The joint parliamentary committee (JPC) looking into the 2G spectrum allocation adopted its report by a majority vote, its Chairman P C Chacko told reporters but refused to divulge its contents as it is a confidential document.
According to sources, the report also refutes the assessment of the then Comptroller and Auditor General Vinod Rai that losses worth a whopping Rs1.76 lakh crore were incurred in the allocation of these licences.
As parliament is not in session, the report, along with the dissent notes, will be submitted to Lok Sabha Speaker Meira Kumar by October-end, said Chacko.

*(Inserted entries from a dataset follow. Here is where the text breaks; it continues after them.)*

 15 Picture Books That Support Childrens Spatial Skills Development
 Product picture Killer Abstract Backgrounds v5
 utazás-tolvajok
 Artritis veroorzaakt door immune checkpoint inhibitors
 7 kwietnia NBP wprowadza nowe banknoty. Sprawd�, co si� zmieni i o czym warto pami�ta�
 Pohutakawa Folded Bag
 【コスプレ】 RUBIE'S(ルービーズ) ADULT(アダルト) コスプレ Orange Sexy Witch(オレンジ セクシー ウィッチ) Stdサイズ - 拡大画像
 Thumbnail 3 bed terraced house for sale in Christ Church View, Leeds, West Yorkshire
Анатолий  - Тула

After that, it can be made public, he said. According to Chacko, of the 27 members present and voting, 16 supported the report while 11 opposed it. Three members were absent.
Among those who opposed are members of the Bharatiya Janata Party (BJP), the Communist Party of India-Marxist (CPM), Communist Party of India, All India Anna Dravida Munnetra Kazhagam, Dravida Munnetra Kazhagam (DMK) and Biju Janata Dal.

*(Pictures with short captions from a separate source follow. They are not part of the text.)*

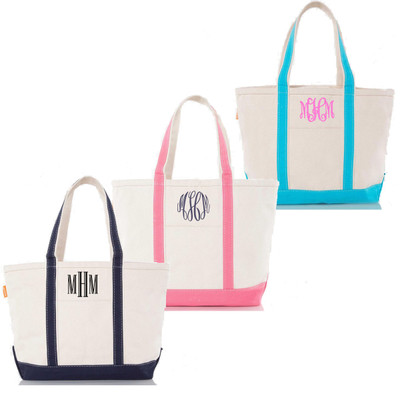 Monogrammed Canvas Large Boat Tote Boat Tote
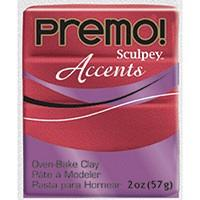 Red Glitter Premo Modeling Clay, 2 oz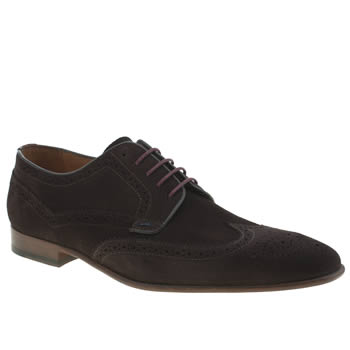 Paul Smith Shoe Ps Brown Aldrich Shoes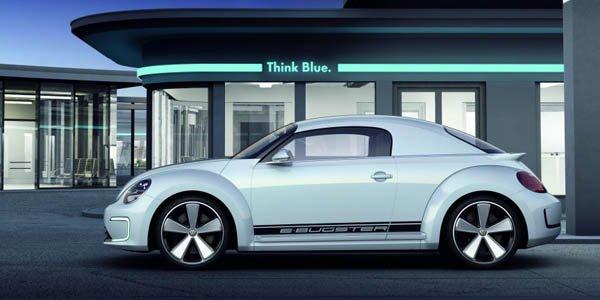 Genève 2012 : Volkswagen E-Bugster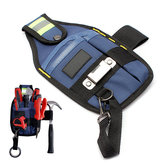 Electrician Tool Bag Solid Professional dengan Tape Buckle 3 Kantong 26 x 15cm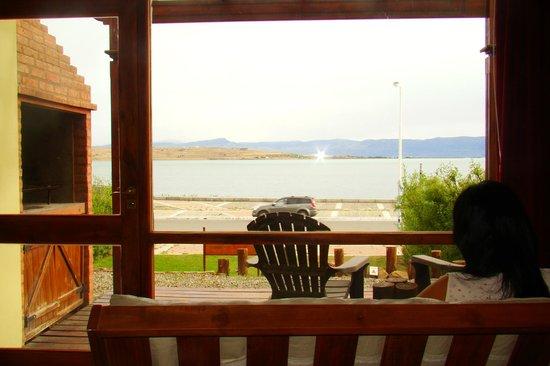 Altos de la Costanera - Aparts: Lago Argentino, sector Bahía Redonda desde el comedor.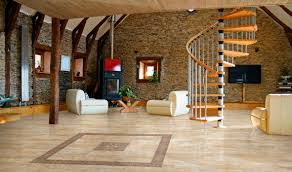 full tile flooring inc tile contractor residential and commercial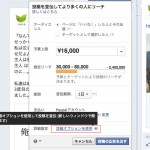 Facebook広告を使ってアクセスアップする方法(性別、年齢、言語、興味、関心などでターゲット)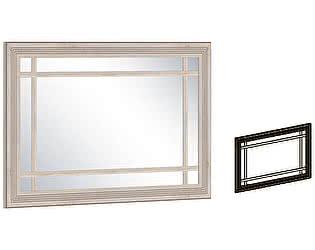 Купить зеркало Мебель Маркет Бруно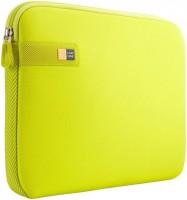 Netbook Sleeve 11.6 (Yellow)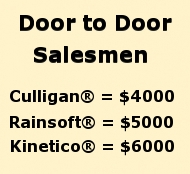 Compare Compare Culligan Rainsoft and Kinetico Brands and Equipment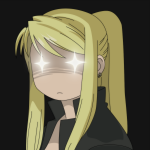 Avatar ID: 31984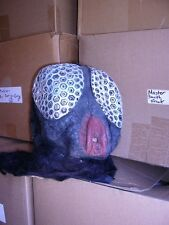 "Don Post Studios ""The Fly"" latex head mask 2nd version"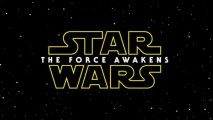 Star Wars: The Force Awakens HD Wallpaper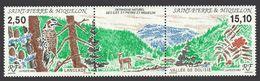 ST PIERRE 1992 BIRDS FLICKER FLOWERS TREES DOLISIE VALLEY SET MNH - St.Pierre & Miquelon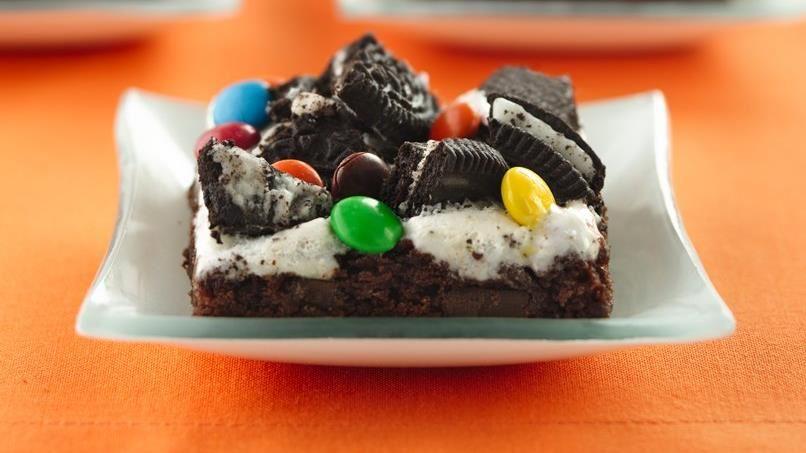 Gooey Chocolate Cookie Bars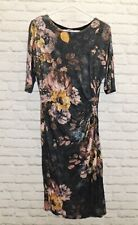 PHASE EIGHT- Multi Colour Jersey Dress- Size 10 - Flattering - Thames Hospice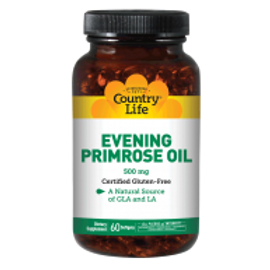 Country-Life,Evening Primrose Oil 500 mg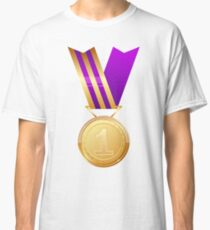 Gold medal number one Classic T-Shirt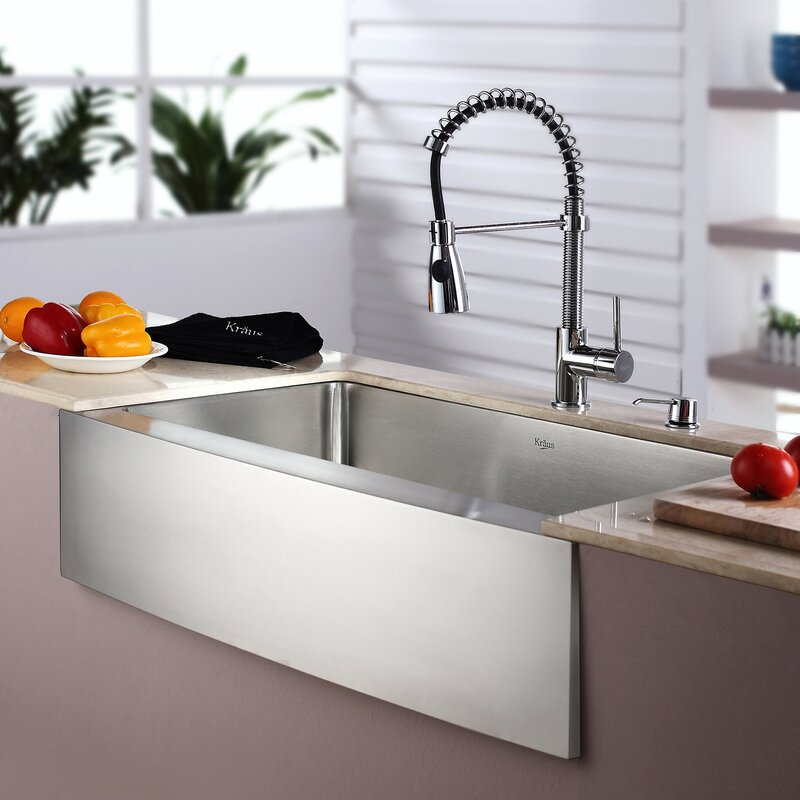 Kitchen Sinks Ottawa Kraus kitchen combos 33 x 21 single basin farmhouseapron kitchen kitchen combos 33 x 21 single basin farmhouseapron kitchen sink with faucet workwithnaturefo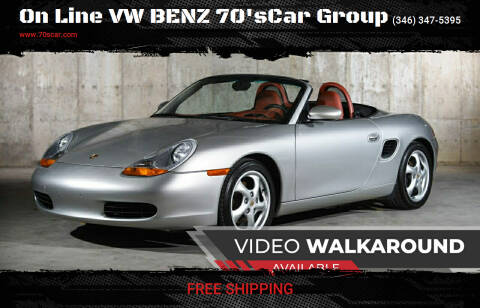 1997 Porsche Boxster for sale at On Line VW BENZ 70'sCar Group in Warehouse CA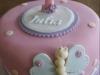 lief taart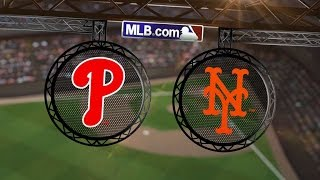 7/29/14: Hamels quiets Mets as Phils hit big homers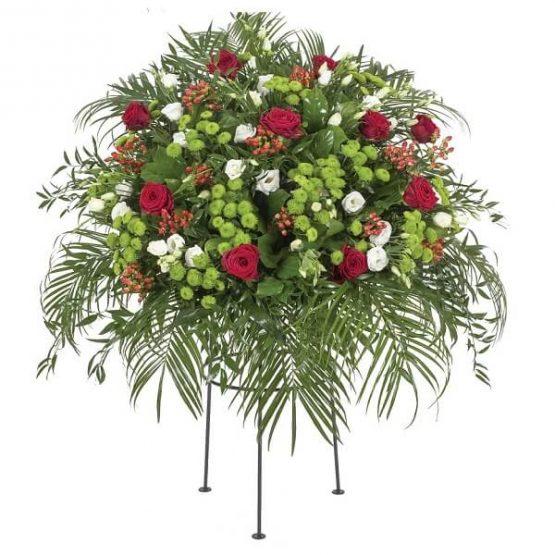 ka9-aranzma-ruze-chryzantemy-trezalka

These members can submit a dissenting note to the chairman by Oct 10, which will be included in the final report.
The BJP and the Left termed it a contrived majority.
BJP leader Yashwant Sinha said the report was based on “wrong facts and falsehoods”.
“A contrived majority has been used unashamedly to adopt a report which is based on wrong facts, falsehoods and prejudicial findings,” he said.
CPM leader Sitaram Yechury said: “A contrived majority has been used to adopt the report based on false and prejudicial findings and facts.”
“The chairman in his behaviour was extremely pictorial and they had planned everything and on that basis of false majority adopted the report,” he said.
The adoption of the report ends a two-and-a-half year saga of charges and counter charges, boycotts and bickerings since the panel was set up March 4, 2011.